= PASSAGE PROVIDED =
◇ ◇ ◇ ◇ ◇ ◇ ◇
Source code for foucluster.cluster

from sklearn import cluster
from sklearn.preprocessing import minmax_scale
from scipy.spatial.distance import cdist
import pandas as pd
import numpy as np
from itertools import groupby

eps = 10**(-10)

n_cluster_methods = {'AgglomerativeClustering': cluster.AgglomerativeClustering,
                     'SpectralClustering': cluster.SpectralClustering,
                     'KMeans': cluster.KMeans}

non_n_cluster_methods = {'AffinityPropagation': cluster.AffinityPropagation,
                         'MeanShift': cluster.MeanShift}


cluster_methods = n_cluster_methods.copy()
cluster_methods.update(non_n_cluster_methods)


[docs]def determinist_cluster(dist_df, method, n_clusters):
    """
    Clustering of the songs from the dataframe, indicating
    the number of clusters to use.

    :param pandas.DataFrame dist_df:
    :param str method: name of the sklearn.cluster.

            - cluster.AgglomerativeClustering.
            - cluster.SpectralClustering.
            - cluster.KMeans.

    :param int n_clusters:
    :return: pandas.DataFrame with a column with clusters.
    """
    if not isinstance(dist_df, pd.DataFrame):
        dist_df = dist_df.to_df().T
    df_matrix = minmax_scale(dist_df)
    y = n_cluster_methods[method](n_clusters=n_clusters).fit_predict(df_matrix)
    cluster_df = pd.DataFrame(df_matrix, index=dist_df.index, columns=dist_df.columns)
    cluster_df['Cluster'] = pd.Series(y, index=cluster_df.index)
    return cluster_df


[docs]def automatic_cluster(dist_df, method):
    """

    :param pd.DataFrame dist_df:
    :param str method: name of the sklearn.cluster.

            - cluster.AffinityPropagation.
            - cluster.MeanShift.
            - cluster.AgglomerativeClustering.
            - cluster.SpectralClustering.
            - cluster.KMeans.

    :return: pandas.DataFrame with a column with clusters.
    """
    if not isinstance(dist_df, pd.DataFrame):
        dist_df = dist_df.to_df().T
    df_matrix = minmax_scale(dist_df)
    if method in n_cluster_methods.keys():
        n_clusters = jump_method(dist_df=df_matrix)
        clf = n_cluster_methods[method](n_clusters=n_clusters)
    else:
        clf = non_n_cluster_methods[method]()
    y = clf.fit_predict(df_matrix)
    cluster_df = pd.DataFrame(df_matrix, index=dist_df.index, columns=dist_df.columns)
    cluster_df['Cluster'] = pd.Series(y, index=cluster_df.index)
    return cluster_df


[docs]def jump_method(dist_df, n_max=50):
    """
    Method based on information theory to determine best
    number of clusters.

    :param pandas.DataFrame dist_df:
    :param int n_max: maximum number of clusters to test.
    :return: optimal number of clusters
    """
    dim = dist_df.shape[0]
    if n_max > dim:
        n_max = dim
    Y = dim / 2
    distortions = np.empty(n_max + 1)
    jump_vector = np.empty(n_max)
    distortions[0] = 0.0
    for k in range(1, n_max + 1):
        kmean_model = cluster.KMeans(n_clusters=k).fit(dist_df)
        distortion = np.min(cdist(dist_df,
                                  kmean_model.cluster_centers_,
                                  'euclidean').ravel()) / dim + eps
        distortions[k] = distortion**(- Y)
◇ ◇ ◇ ◇ ◇ ◇ ◇
= EXTRACTED ENTRIES =
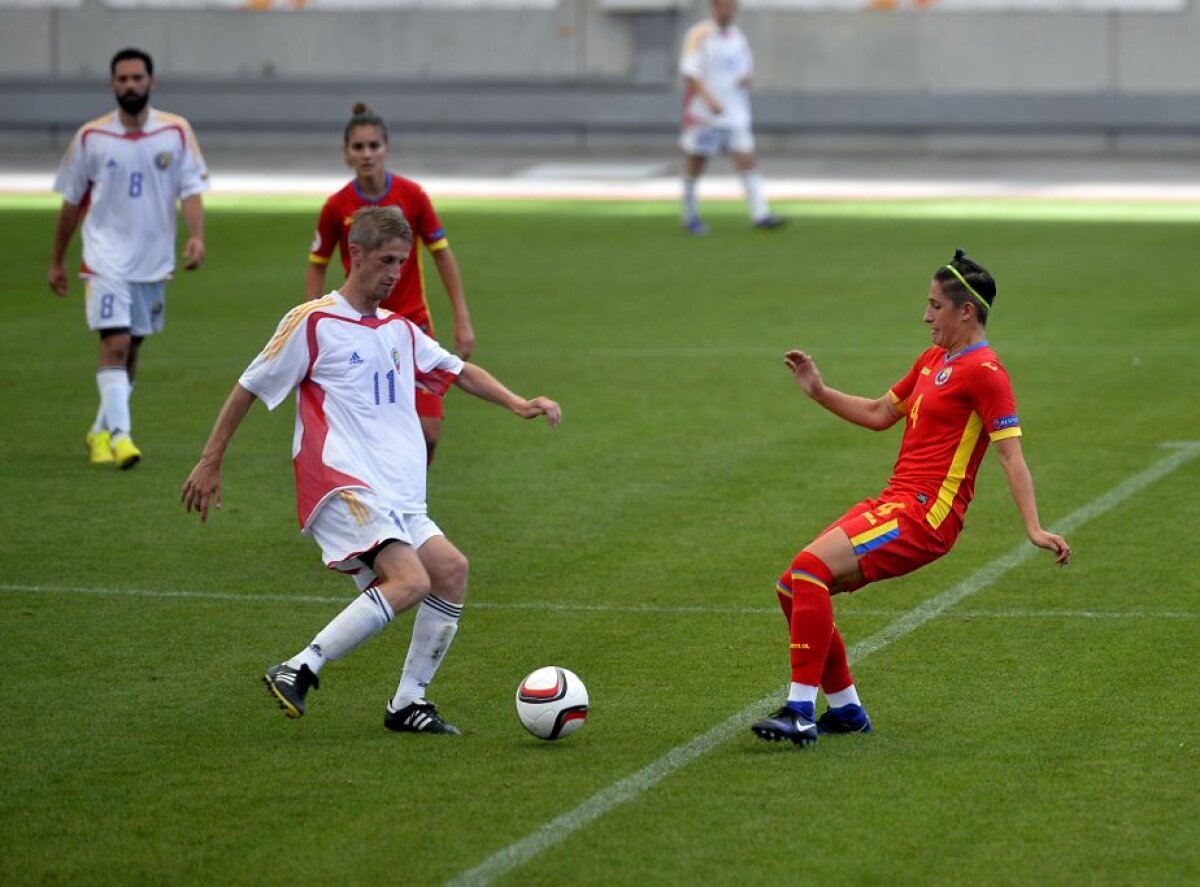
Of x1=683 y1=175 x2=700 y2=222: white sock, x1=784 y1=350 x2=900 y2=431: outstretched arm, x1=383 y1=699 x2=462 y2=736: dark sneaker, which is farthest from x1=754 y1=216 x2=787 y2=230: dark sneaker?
x1=383 y1=699 x2=462 y2=736: dark sneaker

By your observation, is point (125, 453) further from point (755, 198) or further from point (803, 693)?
point (755, 198)

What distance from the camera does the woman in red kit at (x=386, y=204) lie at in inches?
419

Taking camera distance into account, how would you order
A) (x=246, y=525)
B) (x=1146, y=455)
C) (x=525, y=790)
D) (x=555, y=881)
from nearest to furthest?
1. (x=555, y=881)
2. (x=525, y=790)
3. (x=246, y=525)
4. (x=1146, y=455)

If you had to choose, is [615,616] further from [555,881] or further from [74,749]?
[555,881]

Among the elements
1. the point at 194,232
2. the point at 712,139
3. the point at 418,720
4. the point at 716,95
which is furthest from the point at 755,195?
the point at 418,720

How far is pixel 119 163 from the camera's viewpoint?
1348 centimetres

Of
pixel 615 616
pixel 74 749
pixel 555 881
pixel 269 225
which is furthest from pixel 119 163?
pixel 269 225

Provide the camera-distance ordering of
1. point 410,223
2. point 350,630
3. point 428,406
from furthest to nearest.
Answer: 1. point 428,406
2. point 410,223
3. point 350,630

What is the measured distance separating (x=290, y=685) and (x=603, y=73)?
3348 centimetres

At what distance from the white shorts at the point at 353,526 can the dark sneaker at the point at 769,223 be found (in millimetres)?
19095

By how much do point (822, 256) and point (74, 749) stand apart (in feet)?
56.4

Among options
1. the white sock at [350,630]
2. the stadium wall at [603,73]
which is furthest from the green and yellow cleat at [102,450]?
the stadium wall at [603,73]

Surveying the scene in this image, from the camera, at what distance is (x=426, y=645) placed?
7703 mm

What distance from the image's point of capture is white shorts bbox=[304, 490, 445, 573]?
745 centimetres
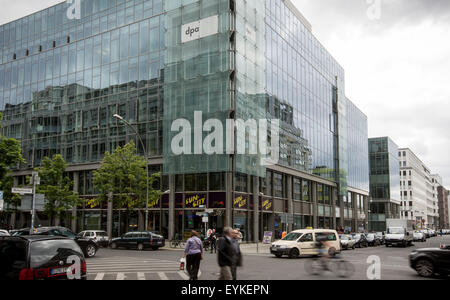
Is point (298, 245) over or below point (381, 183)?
below

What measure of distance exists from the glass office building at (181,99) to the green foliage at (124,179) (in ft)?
6.32

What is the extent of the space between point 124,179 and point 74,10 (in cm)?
2800

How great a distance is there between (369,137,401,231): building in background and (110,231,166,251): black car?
74711mm

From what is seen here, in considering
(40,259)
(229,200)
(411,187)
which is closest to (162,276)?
(40,259)

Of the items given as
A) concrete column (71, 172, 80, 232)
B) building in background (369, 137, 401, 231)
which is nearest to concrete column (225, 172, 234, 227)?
concrete column (71, 172, 80, 232)

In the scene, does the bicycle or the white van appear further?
the white van

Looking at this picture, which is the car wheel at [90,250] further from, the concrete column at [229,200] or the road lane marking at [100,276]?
the concrete column at [229,200]

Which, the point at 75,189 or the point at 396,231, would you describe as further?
the point at 75,189

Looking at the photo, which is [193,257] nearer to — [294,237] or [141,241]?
[294,237]

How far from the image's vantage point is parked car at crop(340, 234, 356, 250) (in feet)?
115

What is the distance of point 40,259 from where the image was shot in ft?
31.1

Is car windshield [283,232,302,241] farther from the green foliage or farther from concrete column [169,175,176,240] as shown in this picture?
concrete column [169,175,176,240]

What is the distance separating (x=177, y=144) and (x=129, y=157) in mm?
5538
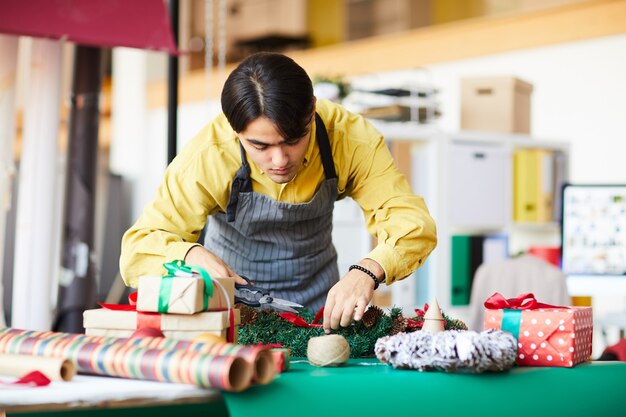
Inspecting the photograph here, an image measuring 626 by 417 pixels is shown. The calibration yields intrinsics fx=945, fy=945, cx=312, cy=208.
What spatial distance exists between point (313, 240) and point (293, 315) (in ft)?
1.33

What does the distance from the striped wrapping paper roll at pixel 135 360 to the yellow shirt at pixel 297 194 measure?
0.42m

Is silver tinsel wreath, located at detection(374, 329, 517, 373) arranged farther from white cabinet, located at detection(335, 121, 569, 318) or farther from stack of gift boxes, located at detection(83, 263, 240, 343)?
white cabinet, located at detection(335, 121, 569, 318)

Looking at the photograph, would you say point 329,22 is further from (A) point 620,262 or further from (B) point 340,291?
(B) point 340,291

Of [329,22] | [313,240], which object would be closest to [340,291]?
[313,240]

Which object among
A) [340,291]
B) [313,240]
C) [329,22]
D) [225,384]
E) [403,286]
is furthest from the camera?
[329,22]

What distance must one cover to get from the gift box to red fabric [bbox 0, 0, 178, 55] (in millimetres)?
1507

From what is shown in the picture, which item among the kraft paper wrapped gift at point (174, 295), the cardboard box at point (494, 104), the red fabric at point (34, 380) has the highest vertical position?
the cardboard box at point (494, 104)

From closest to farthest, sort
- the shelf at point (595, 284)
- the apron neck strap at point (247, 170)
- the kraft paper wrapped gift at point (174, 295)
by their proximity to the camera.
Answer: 1. the kraft paper wrapped gift at point (174, 295)
2. the apron neck strap at point (247, 170)
3. the shelf at point (595, 284)

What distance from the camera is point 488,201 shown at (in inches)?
163

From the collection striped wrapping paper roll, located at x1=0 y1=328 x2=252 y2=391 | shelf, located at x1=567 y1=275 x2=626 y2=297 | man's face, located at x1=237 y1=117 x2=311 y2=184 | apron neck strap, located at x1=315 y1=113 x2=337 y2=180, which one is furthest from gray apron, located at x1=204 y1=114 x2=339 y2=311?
shelf, located at x1=567 y1=275 x2=626 y2=297

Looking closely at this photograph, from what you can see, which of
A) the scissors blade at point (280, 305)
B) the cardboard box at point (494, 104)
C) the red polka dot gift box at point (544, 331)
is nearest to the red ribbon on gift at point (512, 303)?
the red polka dot gift box at point (544, 331)

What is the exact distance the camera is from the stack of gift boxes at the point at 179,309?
135 centimetres

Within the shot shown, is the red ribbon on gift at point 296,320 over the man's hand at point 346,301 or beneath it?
beneath

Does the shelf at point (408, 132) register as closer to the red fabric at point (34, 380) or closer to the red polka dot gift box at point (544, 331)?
the red polka dot gift box at point (544, 331)
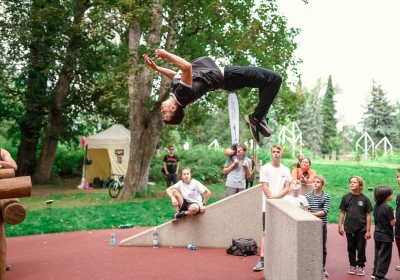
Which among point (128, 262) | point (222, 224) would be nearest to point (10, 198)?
point (128, 262)

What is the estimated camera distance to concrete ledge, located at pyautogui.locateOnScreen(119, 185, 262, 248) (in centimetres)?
888

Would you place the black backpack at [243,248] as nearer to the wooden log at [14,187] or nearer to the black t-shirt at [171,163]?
the wooden log at [14,187]

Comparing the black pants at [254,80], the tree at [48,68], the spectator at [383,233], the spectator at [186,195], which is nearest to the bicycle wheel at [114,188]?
the tree at [48,68]

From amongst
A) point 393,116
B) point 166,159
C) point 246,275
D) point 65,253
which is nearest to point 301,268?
point 246,275

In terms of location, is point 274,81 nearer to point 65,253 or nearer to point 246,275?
point 246,275

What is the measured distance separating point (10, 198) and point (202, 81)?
2.75 m

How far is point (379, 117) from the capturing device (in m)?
50.1

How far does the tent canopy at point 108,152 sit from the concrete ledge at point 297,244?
A: 17.2 metres

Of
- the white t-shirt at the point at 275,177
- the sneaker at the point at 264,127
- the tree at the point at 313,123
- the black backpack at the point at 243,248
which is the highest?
the tree at the point at 313,123

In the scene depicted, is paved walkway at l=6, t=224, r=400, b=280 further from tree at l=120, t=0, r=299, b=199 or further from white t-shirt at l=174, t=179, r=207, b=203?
tree at l=120, t=0, r=299, b=199

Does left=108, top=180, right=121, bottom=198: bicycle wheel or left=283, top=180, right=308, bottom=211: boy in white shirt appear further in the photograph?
left=108, top=180, right=121, bottom=198: bicycle wheel

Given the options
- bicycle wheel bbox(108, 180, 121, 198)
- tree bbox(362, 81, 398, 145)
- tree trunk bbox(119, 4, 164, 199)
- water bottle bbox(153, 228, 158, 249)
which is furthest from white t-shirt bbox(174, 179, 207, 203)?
tree bbox(362, 81, 398, 145)

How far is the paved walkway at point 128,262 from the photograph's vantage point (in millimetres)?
6809

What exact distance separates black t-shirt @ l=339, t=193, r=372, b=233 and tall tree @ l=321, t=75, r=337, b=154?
173 feet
◇ ◇ ◇ ◇ ◇ ◇ ◇
= EXERCISE GOAL =
Please write out the clustering source code from "eps = 10**(-10)" to "cluster_methods.update(non_n_cluster_methods)", copying each character and line break without change.

= OUTPUT =
eps = 10**(-10)

n_cluster_methods = {'AgglomerativeClustering': cluster.AgglomerativeClustering,
                     'SpectralClustering': cluster.SpectralClustering,
                     'KMeans': cluster.KMeans}

non_n_cluster_methods = {'AffinityPropagation': cluster.AffinityPropagation,
                         'MeanShift': cluster.MeanShift}


cluster_methods = n_cluster_methods.copy()
cluster_methods.update(non_n_cluster_methods)